> _課題_
高校の教科「情報」を扱った文章を、最後に示された文の後から書き継いでください。

> _掲載文_
特集 高等学校における教科「情報」への取り組みと大学との連携

高校における情報教育の本格的な始動
−東京都立墨田川高等学校での試み−


小泉 力一(東京都立墨田川高等学校 数学科教諭)



1.はじめに−教科「情報元年」を来年にひかえて−

 新教育課程への移行に伴い、平成15年度より高校において新しい教科「情報」が始まります。「情報」には「普通教科情報」と「専門教科情報」があり、いずれも「情報」という免許で指導します。これを受けて、平成12年度から3年計画で、現職教員を対象とした「情報」の免許認定講習会が全国で開催されています。また、教職課程を置く大学では、昨年来「情報」免許を取得する講座の開設が相継ぎ、早いところでは来年度の卒業生の中から「情報の先生」が誕生する予定になっています。
 「普通教科情報」には「情報A」「情報B」「情報C」という三つの科目があり、生徒はこれらを選択履修します。「情報」は必修科目である点が特徴で、すべての高校生が「情報」を学ぶことになります。一方、「専門教科情報」はいわゆる「情報高校」において履修される教科で11科目から成ります。
 「普通教科情報」の教科書検定はすでに終了しており、現場での採用を待っている状態にあります。ほとんどの出版社からはすでに採用見本が届いており、新しい教科らしくそれぞれに個性のある内容になっています。
 本稿では、高校現場における教科「情報」の準備状況を紹介し、あわせてその課題と大学教育に期待することを述べます。


2.カリキュラム編成の現状と中学校への期待

 高校では新教育課程に基づいたカリキュラム編成作業が進められており、「情報」を含む新しいカリキュラムが決まりつつあります。必履修科目である「普通教科情報」(以下「情報」)については、他教科での情報活用能力の利用という点で、早い年次に履修することが望まれます。実際、「情報」で学んだ知識や考え方は、他教科での学習活動に生かせるだけでなく、進路情報の収集、教科外活動でのコミュニケーション、日常生活における問題解決など、高校生活のいろいろな場面で利用されることが考えられます。逆に、このような利用が可能にならない限り、本来の「情報」に求められた教育目標は達成されないといえます。しかし、現状では必ずしも早い年次に「情報」が開講されるとは限らず、進学重視の現場などでは、直接受験に関係しない教科の優先度は低いものになりがちです。

> _掲載一覧_
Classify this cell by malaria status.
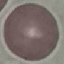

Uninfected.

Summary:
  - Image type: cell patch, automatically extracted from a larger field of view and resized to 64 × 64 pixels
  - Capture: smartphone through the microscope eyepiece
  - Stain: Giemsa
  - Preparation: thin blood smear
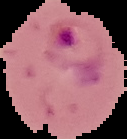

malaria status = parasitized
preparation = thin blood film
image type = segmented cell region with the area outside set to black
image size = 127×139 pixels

--

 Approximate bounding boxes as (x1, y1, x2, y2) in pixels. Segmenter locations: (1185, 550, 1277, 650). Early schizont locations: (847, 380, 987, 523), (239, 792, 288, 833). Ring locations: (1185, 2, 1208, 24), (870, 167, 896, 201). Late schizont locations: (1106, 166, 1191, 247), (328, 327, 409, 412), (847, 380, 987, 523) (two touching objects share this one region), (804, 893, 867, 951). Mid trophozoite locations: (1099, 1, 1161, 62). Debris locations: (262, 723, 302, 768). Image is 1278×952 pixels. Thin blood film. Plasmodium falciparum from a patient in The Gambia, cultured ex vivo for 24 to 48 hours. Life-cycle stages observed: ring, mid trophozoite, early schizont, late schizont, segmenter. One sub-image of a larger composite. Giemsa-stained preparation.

> _解答_
 本校では、今年度、数学科の選択科目「コンピュータ」で、2年次に「情報A」に準じた授業を試行しており、19名と24名のクラスを週2時間ずつ展開しています。実際に授業を始めると、予想以上に生徒の情報スキルが不足していることが分かり、「導入部分」に予定を上回る時間を費やすことになりました。受講した生徒の多くが、中学校や家庭で情報スキルを身に付ける機会が少なかったようです。中学校では今年度から新教育課程に移行しており、「技術・家庭」の「情報とコンピュータ」では以前にも増して情報機器の指導が本格化することになっています。高校における「情報」は、小中学校で身に付けた情報スキルを前提とすることが必要であると感じています。

普通教科 情報 専門教科 情報
情報A(2)
情報B(2)
情報C(2)
 
情報産業と社会(2〜4単位)ネットワークシステム(2〜4単位)
課題研究(2〜4単位)モデル化とシミュレーション(2〜4単位)
情報実習(4〜8単位)コンピュータデザイン(2〜4単位)
情報と表現(2〜4単位)図形と画像の処理(2〜4単位)
アルゴリズム(2〜4単位)マルチメディア表現(2〜4単位)
情報システムの開発(2〜4単位) 
( )内は標準単位数。
表1 高等学校における教科「情報」


表2 「情報A」年間計画案(一部)


3.環境整備と教科を越えた連携

 本校のコンピュータ室には5年前にリースで導入されたコンピュータ(OSはWindows95)が稼動しており、処理能力の低さも去ることながら動作の不安定なことが少なからず授業の進行を妨げています。私は、平成12年度まで東京都総合技術教育センターにおいて、生徒および教員の情報スキルの指導を行ってきました。そこでは、実習や研修を2名で担当するのが原則であり、この経験に基づく限り、高校における「情報」の指導も2名以上によるチームティーチングが原則と考えています。また、教室に40台のコンピュータがあることと40人を一斉指導することは別のことであり、少なくともコンピュータを使った実習では20人程度の参加が理想的と考えています。しかし、現状ではこのような余裕のある教員配置は期待できません。「環境の整備」は「情報」の授業においては必要条件ですが、教員不足を補うことにはつながらないと考えています。
 教員不足を補うヒントは「他教科との連携」に隠されていると考えています。「情報」の教員だけが「情報教育」を推進するのではなく、英語の教員も社会の教員も、あらゆる教科の教員が独自のスタンスで情報教育に関わるべきだと思います。当然、「情報」特有の内容は「情報」の授業で始動するべきですが、コンピュータやインターネットを利用する際の基礎部分の指導は、他教科の教員と連携できるはずです。また、「情報」の教員は他教科でのコンピュータやインターネットの利用に積極的に協力すべきでしょう。
 本校は、文部科学省から「スーパー・イングリッシュ・ランゲージ・ハイスクール」の指定を受け、本年度から英語の授業に情報機器やインターネットを利用することになりました。これを受け、海外の高校とのコミュニケーションにインターネットを利用するなど、教科外の立場として私も協力する予定になっています。「情報」はある意味で特殊な教科ですが、それだけに他の教科と積極的に連携すべき立場にあると考えています。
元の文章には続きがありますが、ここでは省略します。